- EXCERPT PROVIDED
Indian-origin scientist discovers wake-sleep mechanism
An Indian-American circadian rhythms expert at Northwestern University in Illinois, discovered how an animal's biological clock wakes it up in the morning and puts it to sleep at night.
Washington: An Indian-American circadian rhythms expert at Northwestern University in Illinois, discovered how an animal's biological clock wakes it up in the morning and puts it to sleep at night.
The clock's mechanism, it turns out, is much like a light switch.
In a study of brain circadian neurons that govern the daily sleep-wake cycle's timing, doctor Ravi Allada and his team found that high sodium channel activity in these neurons during the day turn the cells on and ultimately awaken an animal.
At night, high potassium channel activity turn them off, allowing the animal to sleep. A
Investigating further, Allada was surprised to discover the same sleep-wake switch in both flies and mice.
"This suggests the underlying mechanism controlling our sleep-wake cycle is ancient," Allada said.
This oscillation mechanism appears to be conserved across several hundred million years of evolution.
"And if it is in the mouse, it is likely in humans, too," he noted.
Better understanding of this mechanism could lead to new drug targets to address sleep-wake trouble related to jet lag, shift work and other clock-induced problems.

- DATA
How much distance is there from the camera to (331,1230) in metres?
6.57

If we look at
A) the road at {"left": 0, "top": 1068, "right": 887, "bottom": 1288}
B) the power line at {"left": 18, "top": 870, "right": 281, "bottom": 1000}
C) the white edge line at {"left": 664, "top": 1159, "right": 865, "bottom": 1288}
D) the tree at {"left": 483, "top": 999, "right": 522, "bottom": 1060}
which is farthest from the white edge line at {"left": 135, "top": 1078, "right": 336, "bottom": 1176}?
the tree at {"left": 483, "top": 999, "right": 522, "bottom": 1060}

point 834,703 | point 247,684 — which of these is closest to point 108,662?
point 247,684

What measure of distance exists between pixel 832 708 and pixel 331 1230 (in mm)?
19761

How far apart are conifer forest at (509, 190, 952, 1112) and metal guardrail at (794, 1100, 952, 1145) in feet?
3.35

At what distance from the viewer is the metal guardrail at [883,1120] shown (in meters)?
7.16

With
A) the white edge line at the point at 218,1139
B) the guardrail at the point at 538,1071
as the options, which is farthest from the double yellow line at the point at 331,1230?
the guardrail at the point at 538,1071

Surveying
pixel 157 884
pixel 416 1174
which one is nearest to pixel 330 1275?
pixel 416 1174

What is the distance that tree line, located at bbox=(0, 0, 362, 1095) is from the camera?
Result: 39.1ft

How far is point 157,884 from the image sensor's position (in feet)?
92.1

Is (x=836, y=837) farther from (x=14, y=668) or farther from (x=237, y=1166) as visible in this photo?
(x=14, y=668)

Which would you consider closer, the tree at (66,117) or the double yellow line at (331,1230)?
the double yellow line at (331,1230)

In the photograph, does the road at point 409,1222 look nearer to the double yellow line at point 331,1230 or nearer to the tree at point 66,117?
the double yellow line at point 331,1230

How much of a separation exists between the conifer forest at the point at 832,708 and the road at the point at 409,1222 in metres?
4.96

- EXERCISE BRIEF
Can you rewrite the paragraph beginning "In a study of brain circadian neurons" from the article on the wake-sleep mechanism as a brief list of its main facts?

- RESPONSE
- Doctor Ravi Allada and his team studied the brain circadian neurons that govern the timing of the daily sleep-wake cycle.
- During the day, high sodium channel activity in these neurons turns the cells on.
- This ultimately awakens the animal.